Assignment => Copy out each line containing "trichomonad" from the entries below.

Available records =>
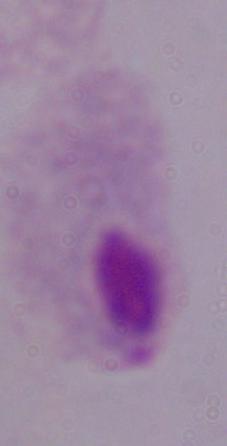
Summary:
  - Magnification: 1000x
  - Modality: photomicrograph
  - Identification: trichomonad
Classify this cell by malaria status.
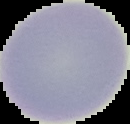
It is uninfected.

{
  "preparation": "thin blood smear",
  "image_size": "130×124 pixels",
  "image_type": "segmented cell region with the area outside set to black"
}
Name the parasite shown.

--

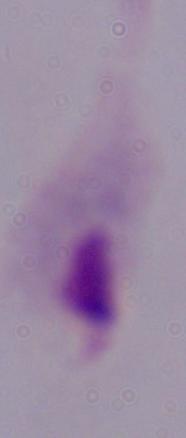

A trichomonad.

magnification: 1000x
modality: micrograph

Completed exercise =>
  - Identification: trichomonad
A trichomonad.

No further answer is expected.